Caption-style text data:
☆ ☆ ☆ ☆ ☆

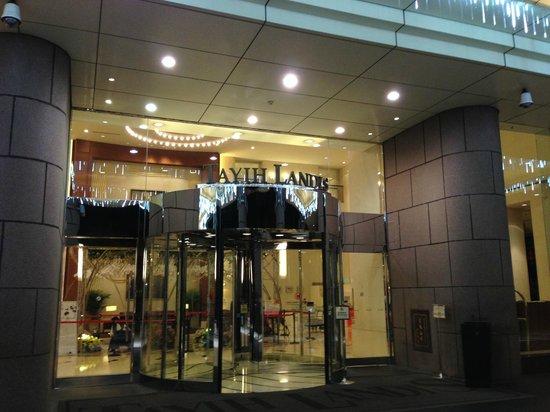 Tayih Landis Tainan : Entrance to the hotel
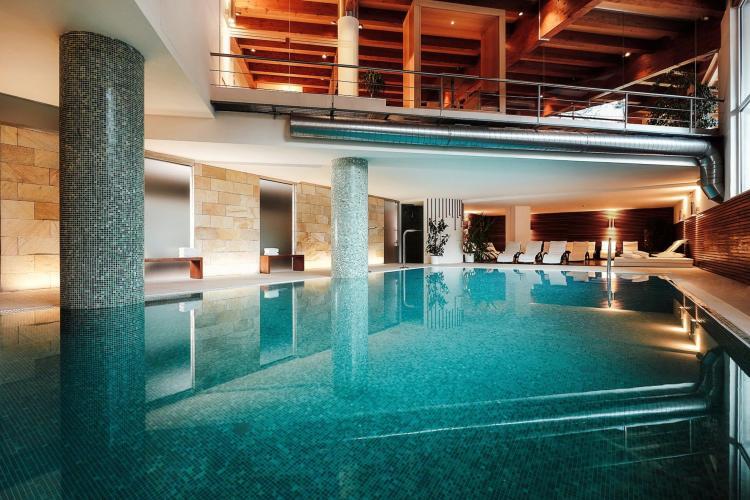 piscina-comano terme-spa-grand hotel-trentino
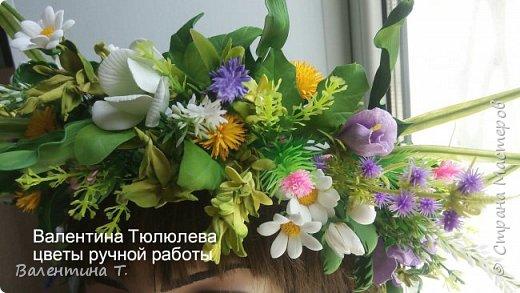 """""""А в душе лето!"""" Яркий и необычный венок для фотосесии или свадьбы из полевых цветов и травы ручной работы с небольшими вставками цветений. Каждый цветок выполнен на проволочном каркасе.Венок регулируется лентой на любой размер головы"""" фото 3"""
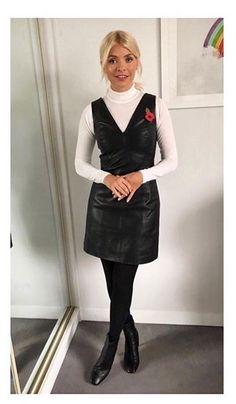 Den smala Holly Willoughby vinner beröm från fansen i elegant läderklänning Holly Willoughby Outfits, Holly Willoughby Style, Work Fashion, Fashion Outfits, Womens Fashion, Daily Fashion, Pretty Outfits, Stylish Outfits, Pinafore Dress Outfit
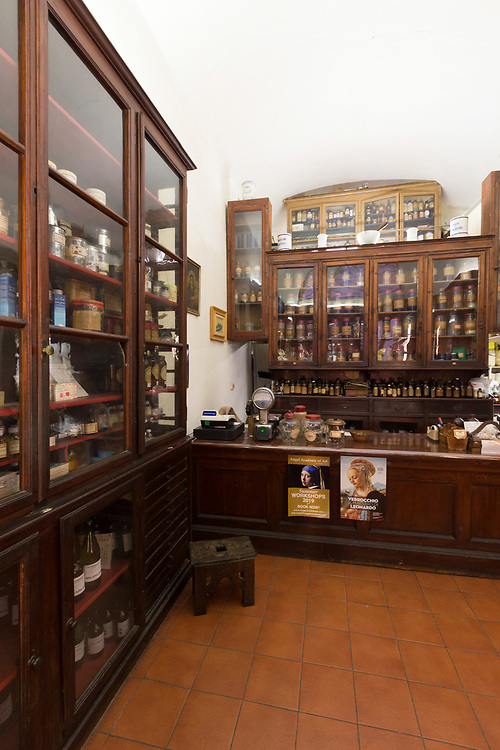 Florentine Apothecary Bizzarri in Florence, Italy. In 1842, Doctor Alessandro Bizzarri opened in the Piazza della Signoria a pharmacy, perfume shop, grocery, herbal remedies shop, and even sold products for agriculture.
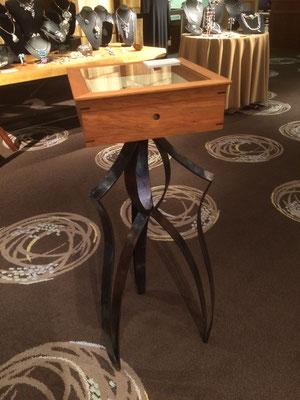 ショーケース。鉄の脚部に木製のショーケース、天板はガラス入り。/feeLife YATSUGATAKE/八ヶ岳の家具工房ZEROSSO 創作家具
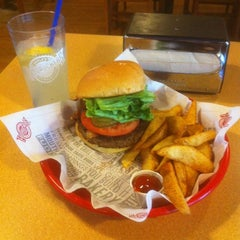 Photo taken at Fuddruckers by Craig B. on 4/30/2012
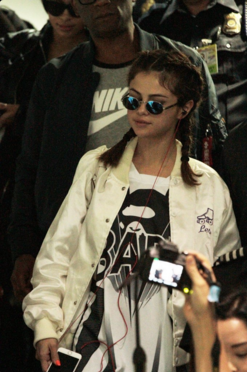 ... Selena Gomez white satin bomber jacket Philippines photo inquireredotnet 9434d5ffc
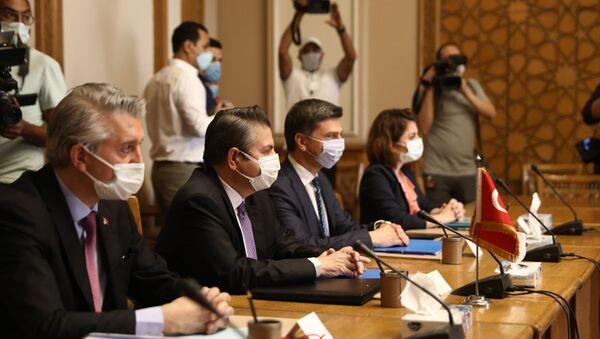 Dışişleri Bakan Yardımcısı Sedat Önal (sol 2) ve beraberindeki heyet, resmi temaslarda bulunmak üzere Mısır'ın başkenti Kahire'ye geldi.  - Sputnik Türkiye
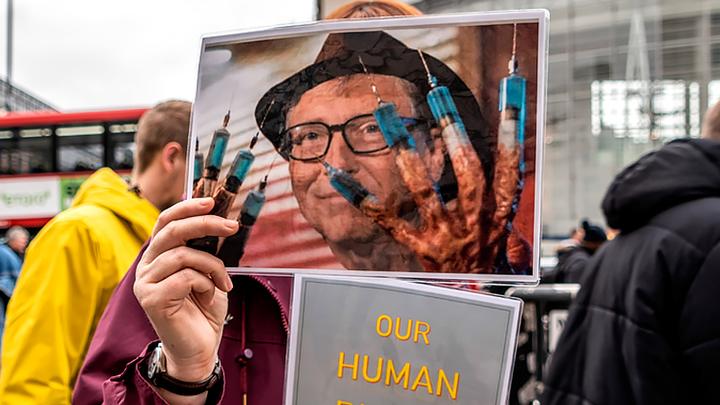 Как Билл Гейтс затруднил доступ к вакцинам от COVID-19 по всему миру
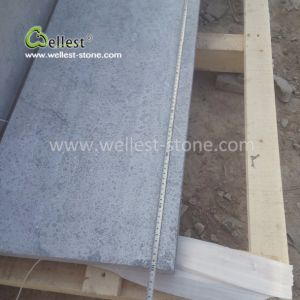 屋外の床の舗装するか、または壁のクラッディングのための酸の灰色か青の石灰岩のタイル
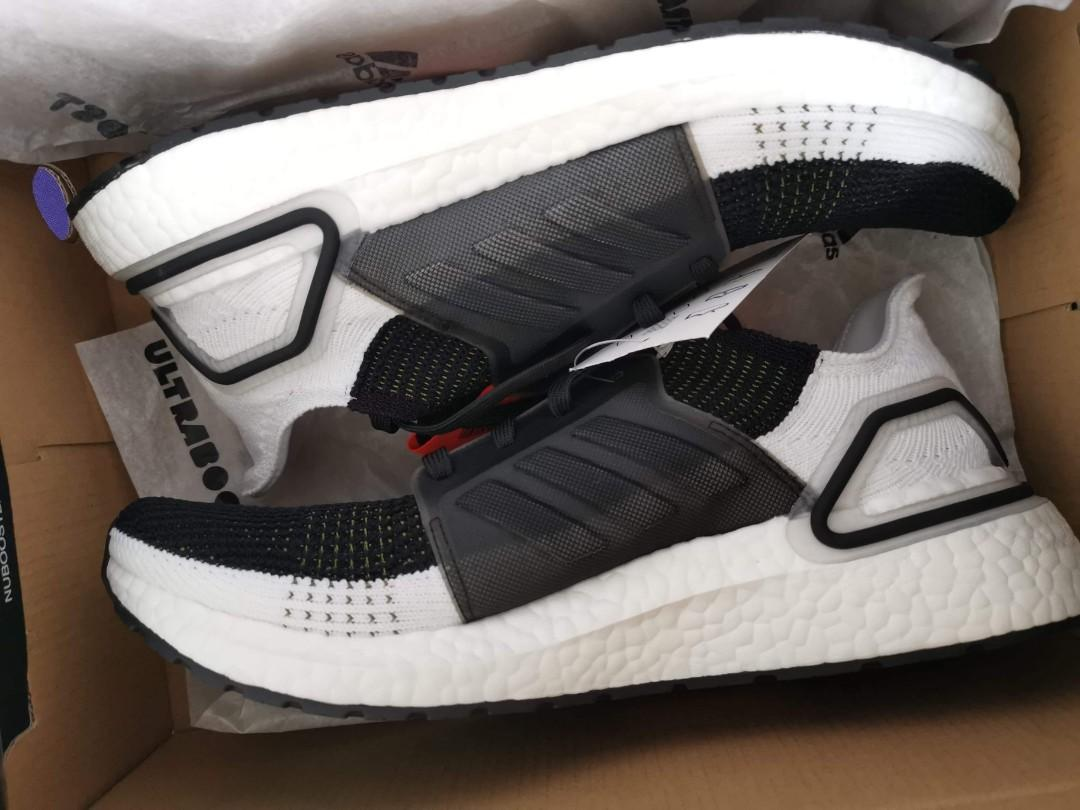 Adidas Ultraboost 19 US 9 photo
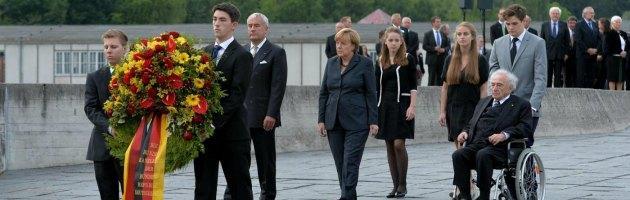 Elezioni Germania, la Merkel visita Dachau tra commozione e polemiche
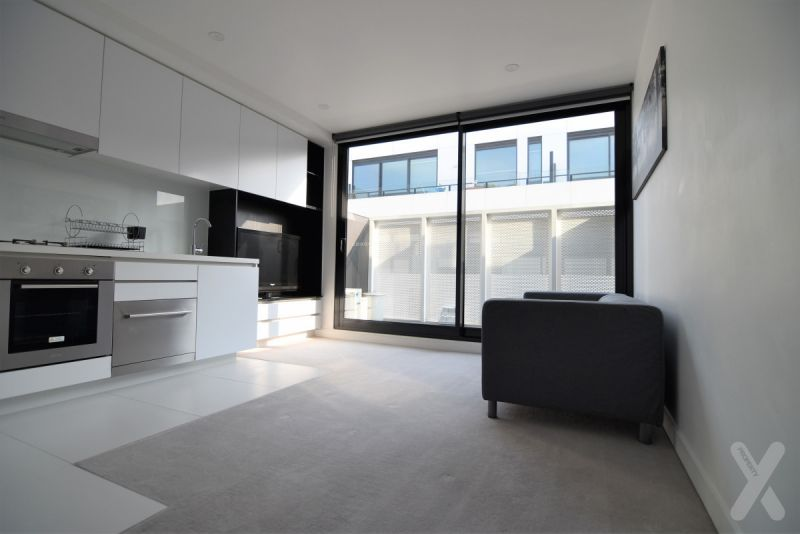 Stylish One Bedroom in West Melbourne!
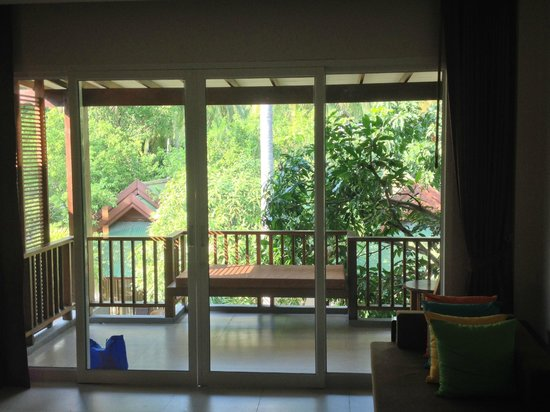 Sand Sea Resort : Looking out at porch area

☆ ☆ ☆ ☆ ☆

#### Task prompt:
Only the lines from the one that holds "Florentine Apothecary Bizzarri" through the end of the records above should be printed again, exactly as they are. Leave out the pictures.

#### Worked solution:
 Florentine Apothecary Bizzarri in Florence, Italy. In 1842, Doctor Alessandro Bizzarri opened in the Piazza della Signoria a pharmacy, perfume shop, grocery, herbal remedies shop, and even sold products for agriculture.
 ショーケース。鉄の脚部に木製のショーケース、天板はガラス入り。/feeLife YATSUGATAKE/八ヶ岳の家具工房ZEROSSO 創作家具
 Photo taken at Fuddruckers by Craig B. on 4/30/2012
 ... Selena Gomez white satin bomber jacket Philippines photo inquireredotnet 9434d5ffc
 Dışişleri Bakan Yardımcısı Sedat Önal (sol 2) ve beraberindeki heyet, resmi temaslarda bulunmak üzere Mısır'ın başkenti Kahire'ye geldi.  - Sputnik Türkiye
 Как Билл Гейтс затруднил доступ к вакцинам от COVID-19 по всему миру
 屋外の床の舗装するか、または壁のクラッディングのための酸の灰色か青の石灰岩のタイル
 Adidas Ultraboost 19 US 9 photo
 Elezioni Germania, la Merkel visita Dachau tra commozione e polemiche
 Stylish One Bedroom in West Melbourne!
 Sand Sea Resort : Looking out at porch area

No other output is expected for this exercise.